A witty philosophical murder mystery with a charming twist: the crack detectives are sheep determined to discover who killed their beloved shepherd.
On a hillside near the cozy Irish village of Glennkill, the members of the flock gather around their shepherd, George, whose body lies pinned to the ground with a spade. George has cared for the sheep, reading them a plethora of books every night. The daily exposure to literature has made them far savvier about the workings of the human mind than your average sheep. Led by Miss Maple, the smartest sheep in Glennkill (and possibly the world), they set out to find George’s killer.
The A-team of investigators includes Othello, the “bad-boy” black ram; Mopple the Whale, a merino who eats a lot and remembers everything; and Zora, a pensive black-faced ewe with a weakness for abysses. Joined by other members of the richly talented flock, they engage in nightlong discussions about the crime and wild metaphysical speculations, and they embark on reconnaissance missions into the village, where they encounter some likely suspects. There’s Ham, the terrifying butcher; Rebecca, a village newcomer with a secret and a scheme; Gabriel, the shady shepherd of a very odd flock; and Father Will, a sinister priest.
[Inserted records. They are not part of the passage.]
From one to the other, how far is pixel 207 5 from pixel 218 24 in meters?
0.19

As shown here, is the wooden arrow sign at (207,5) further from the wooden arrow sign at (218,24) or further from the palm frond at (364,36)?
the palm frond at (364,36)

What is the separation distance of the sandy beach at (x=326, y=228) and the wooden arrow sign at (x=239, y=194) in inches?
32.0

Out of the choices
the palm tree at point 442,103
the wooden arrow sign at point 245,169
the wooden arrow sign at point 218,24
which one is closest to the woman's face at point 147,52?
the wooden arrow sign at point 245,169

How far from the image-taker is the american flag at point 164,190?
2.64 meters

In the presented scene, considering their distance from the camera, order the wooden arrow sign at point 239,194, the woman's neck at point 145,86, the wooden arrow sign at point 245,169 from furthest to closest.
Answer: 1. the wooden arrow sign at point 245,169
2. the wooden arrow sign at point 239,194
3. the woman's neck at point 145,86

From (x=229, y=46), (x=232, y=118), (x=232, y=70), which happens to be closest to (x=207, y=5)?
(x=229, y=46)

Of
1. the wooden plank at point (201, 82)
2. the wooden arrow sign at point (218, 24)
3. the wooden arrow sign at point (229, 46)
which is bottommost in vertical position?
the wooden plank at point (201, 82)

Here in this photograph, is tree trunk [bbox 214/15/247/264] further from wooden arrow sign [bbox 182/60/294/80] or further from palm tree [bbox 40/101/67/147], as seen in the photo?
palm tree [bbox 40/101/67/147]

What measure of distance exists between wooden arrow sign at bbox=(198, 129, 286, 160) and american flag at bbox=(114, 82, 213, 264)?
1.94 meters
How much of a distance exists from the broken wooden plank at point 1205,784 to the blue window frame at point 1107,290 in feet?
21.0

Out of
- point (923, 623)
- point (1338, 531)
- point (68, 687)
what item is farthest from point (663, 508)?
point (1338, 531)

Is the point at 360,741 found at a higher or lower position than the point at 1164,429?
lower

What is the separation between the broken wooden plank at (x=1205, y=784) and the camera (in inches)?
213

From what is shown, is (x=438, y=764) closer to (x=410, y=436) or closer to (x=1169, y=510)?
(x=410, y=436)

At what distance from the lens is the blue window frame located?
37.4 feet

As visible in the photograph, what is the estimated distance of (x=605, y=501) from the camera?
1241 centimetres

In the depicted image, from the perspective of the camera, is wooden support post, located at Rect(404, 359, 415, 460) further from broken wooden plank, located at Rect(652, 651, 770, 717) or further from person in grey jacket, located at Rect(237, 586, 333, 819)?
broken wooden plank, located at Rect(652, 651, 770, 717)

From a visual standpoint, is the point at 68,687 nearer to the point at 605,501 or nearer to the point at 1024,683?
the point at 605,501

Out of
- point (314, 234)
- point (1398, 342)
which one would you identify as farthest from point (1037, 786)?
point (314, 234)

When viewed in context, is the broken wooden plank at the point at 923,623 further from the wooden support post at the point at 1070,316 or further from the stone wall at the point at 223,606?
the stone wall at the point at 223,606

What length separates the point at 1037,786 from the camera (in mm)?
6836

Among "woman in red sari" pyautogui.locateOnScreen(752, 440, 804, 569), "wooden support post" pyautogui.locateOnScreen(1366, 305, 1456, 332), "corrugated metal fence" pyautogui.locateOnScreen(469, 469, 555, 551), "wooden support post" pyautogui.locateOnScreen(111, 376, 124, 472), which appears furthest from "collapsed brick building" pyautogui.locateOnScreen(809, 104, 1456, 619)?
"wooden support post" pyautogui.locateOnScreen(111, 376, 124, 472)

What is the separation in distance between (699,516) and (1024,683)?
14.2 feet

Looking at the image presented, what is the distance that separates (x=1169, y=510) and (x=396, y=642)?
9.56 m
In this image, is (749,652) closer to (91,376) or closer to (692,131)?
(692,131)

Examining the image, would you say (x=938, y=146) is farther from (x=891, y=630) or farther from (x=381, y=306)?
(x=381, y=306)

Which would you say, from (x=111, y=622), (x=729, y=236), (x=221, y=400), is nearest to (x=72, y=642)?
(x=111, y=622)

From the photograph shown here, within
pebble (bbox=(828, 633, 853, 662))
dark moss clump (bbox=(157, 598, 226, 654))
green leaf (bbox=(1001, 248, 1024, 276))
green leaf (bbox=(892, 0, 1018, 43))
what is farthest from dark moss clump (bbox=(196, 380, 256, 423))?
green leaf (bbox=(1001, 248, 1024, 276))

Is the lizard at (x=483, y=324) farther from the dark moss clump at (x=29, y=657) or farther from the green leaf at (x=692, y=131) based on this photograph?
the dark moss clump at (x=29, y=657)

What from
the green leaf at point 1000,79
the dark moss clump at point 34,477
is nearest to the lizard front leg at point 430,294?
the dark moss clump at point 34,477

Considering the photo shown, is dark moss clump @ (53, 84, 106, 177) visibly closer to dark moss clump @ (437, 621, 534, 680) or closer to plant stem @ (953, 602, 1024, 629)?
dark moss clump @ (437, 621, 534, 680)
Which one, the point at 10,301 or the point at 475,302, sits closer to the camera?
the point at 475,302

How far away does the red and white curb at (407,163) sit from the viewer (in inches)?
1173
Along the way, the sheep confront their own all-too-human struggles with guilt, misdeeds, and unrequited love.
Three Bags Full: A Sheep Detective Story was definitely interesting. There are very few books I have read written from the animals' point of view.
When I first picked up this book, I was pretty excited to start it. The beginning was great! I could not put it down for the first 50 pages give or take. Unfortunately after that, it was slow for me. Maybe I was just in a reading slump or something, but I found pages 50 to 200-something to be boring and even tedious at times. After I got through the middle, the rest of the book flew by again, and I liked the ending.
I found certain parts of Three Bags Full to be confusing at times. Maybe it was because you are seeing everything that happens through the sheep's point of view and their view of the world was obviously different than a person's view.
Another thing that was confusing was all of the sheep. Obviously a flock of sheep has many members, so when they all have different names and are talking, it was difficult to keep track of who was who. I was grateful for the list of the sheep characters in the front of the book. It helped me differentiate between the sheep, but it was still hard to keep track of them.
I did enjoy the few references to Wuthering Heights since I absolutely love that book. It was kind of interesting to see the sheep's take on the story. Overall, I guess this book was not for me. I thought the overall story was clever, but the way is was projected was confusing.